Directions:
1. Output the portion of the passage on Acteal and Aldama between "Paramilitary groups from" and "that is confirmed.", inclusive.
2. Name every political or social group that the passage on Acteal and Aldama identifies by name.
3. Answer these questions using the passage on Acteal and Aldama:
(a) Where were the women gathered when the Upper Acteal PRI followers attacked the Abejas?
(b) How much land lies on each side of the river between Aldama and Santa Martha & Saclum?
(c) How many people were killed last week in the community called Kotzilna?

Document section:
* START *

The Abejas are autonomous from the EZLN, pacifist and christian and were headed by the people who were fighting Agustin .. The PRI followers lived in upper Acteal and up the road they benefited from a sand bank exploited by La Delicias, Ybeljoj and another community, The Abejas lived down the hill from them and further down the hill were was the EZLN and further down Polho also EZLN
There was fighting and killing between all the supporters of all the groups and the massacre was caused by the fact that the EZLN took control of the sandbank . The Upper Acteal PRI followers attacked the Abejas where the women were gathered in the church praying as they saw them as supporters of the EZLN.

The situation now is very similar. There is 30 hectares on each side of the river between Aldama and Santa Martha & Saclum both communities are part of Chenalho that are fighting for the land. Aldama is PRI Chenalho VERDE but the people who kicked out Rosa Perez from office last year were from Santa Martha (Chenalho) and were PRI..
Paramilitary groups from Chenalho atr shooting at communities in the Aldama area and killed 3 people last week from a little community just below Aldama on the way to Santa Martha called Kotzilna and displaced people from Koko and Kotzilna.

There are also paramilitary groups attacking Saclum right now. Saclum &Santa Martha are saying they are from Aldama.. I do not know if that is confirmed.

* END *

[Data records]

* START *

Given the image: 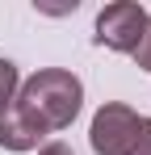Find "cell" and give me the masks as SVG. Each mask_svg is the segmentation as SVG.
I'll return each mask as SVG.
<instances>
[{
    "label": "cell",
    "instance_id": "4",
    "mask_svg": "<svg viewBox=\"0 0 151 155\" xmlns=\"http://www.w3.org/2000/svg\"><path fill=\"white\" fill-rule=\"evenodd\" d=\"M42 138H46V134L21 113L17 101L0 105V147H4V151H34Z\"/></svg>",
    "mask_w": 151,
    "mask_h": 155
},
{
    "label": "cell",
    "instance_id": "8",
    "mask_svg": "<svg viewBox=\"0 0 151 155\" xmlns=\"http://www.w3.org/2000/svg\"><path fill=\"white\" fill-rule=\"evenodd\" d=\"M38 155H72V147H67V143H46Z\"/></svg>",
    "mask_w": 151,
    "mask_h": 155
},
{
    "label": "cell",
    "instance_id": "5",
    "mask_svg": "<svg viewBox=\"0 0 151 155\" xmlns=\"http://www.w3.org/2000/svg\"><path fill=\"white\" fill-rule=\"evenodd\" d=\"M17 88H21V76H17V67L8 63V59H0V105H8L17 97Z\"/></svg>",
    "mask_w": 151,
    "mask_h": 155
},
{
    "label": "cell",
    "instance_id": "7",
    "mask_svg": "<svg viewBox=\"0 0 151 155\" xmlns=\"http://www.w3.org/2000/svg\"><path fill=\"white\" fill-rule=\"evenodd\" d=\"M134 67H139V71H151V29L143 34V42H139V51H134Z\"/></svg>",
    "mask_w": 151,
    "mask_h": 155
},
{
    "label": "cell",
    "instance_id": "3",
    "mask_svg": "<svg viewBox=\"0 0 151 155\" xmlns=\"http://www.w3.org/2000/svg\"><path fill=\"white\" fill-rule=\"evenodd\" d=\"M139 113L122 101H109L97 109V117H92V130H88V143H92V151L97 155H130L134 147V138H139Z\"/></svg>",
    "mask_w": 151,
    "mask_h": 155
},
{
    "label": "cell",
    "instance_id": "6",
    "mask_svg": "<svg viewBox=\"0 0 151 155\" xmlns=\"http://www.w3.org/2000/svg\"><path fill=\"white\" fill-rule=\"evenodd\" d=\"M130 155H151V117H143V122H139V138H134Z\"/></svg>",
    "mask_w": 151,
    "mask_h": 155
},
{
    "label": "cell",
    "instance_id": "2",
    "mask_svg": "<svg viewBox=\"0 0 151 155\" xmlns=\"http://www.w3.org/2000/svg\"><path fill=\"white\" fill-rule=\"evenodd\" d=\"M147 29H151V17H147L143 4L113 0V4H105L97 13V34L92 38H97V46H109V51H118V54H134Z\"/></svg>",
    "mask_w": 151,
    "mask_h": 155
},
{
    "label": "cell",
    "instance_id": "1",
    "mask_svg": "<svg viewBox=\"0 0 151 155\" xmlns=\"http://www.w3.org/2000/svg\"><path fill=\"white\" fill-rule=\"evenodd\" d=\"M13 101L21 105V113L42 134H55V130H67L76 122L80 101H84V84L63 67H42L17 88Z\"/></svg>",
    "mask_w": 151,
    "mask_h": 155
}]
</instances>
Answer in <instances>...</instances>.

* END *

Answers by task:
1.
Paramilitary groups from Chenalho atr shooting at communities in the Aldama area and killed 3 people last week from a little community just below Aldama on the way to Santa Martha called Kotzilna and displaced people from Koko and Kotzilna.

There are also paramilitary groups attacking Saclum right now. Saclum &Santa Martha are saying they are from Aldama.. I do not know if that is confirmed.

2.
Abejas
EZLN
PRI
VERDE

3.
(a) In the church, praying.
(b) 30 hectares.
(c) 3 people.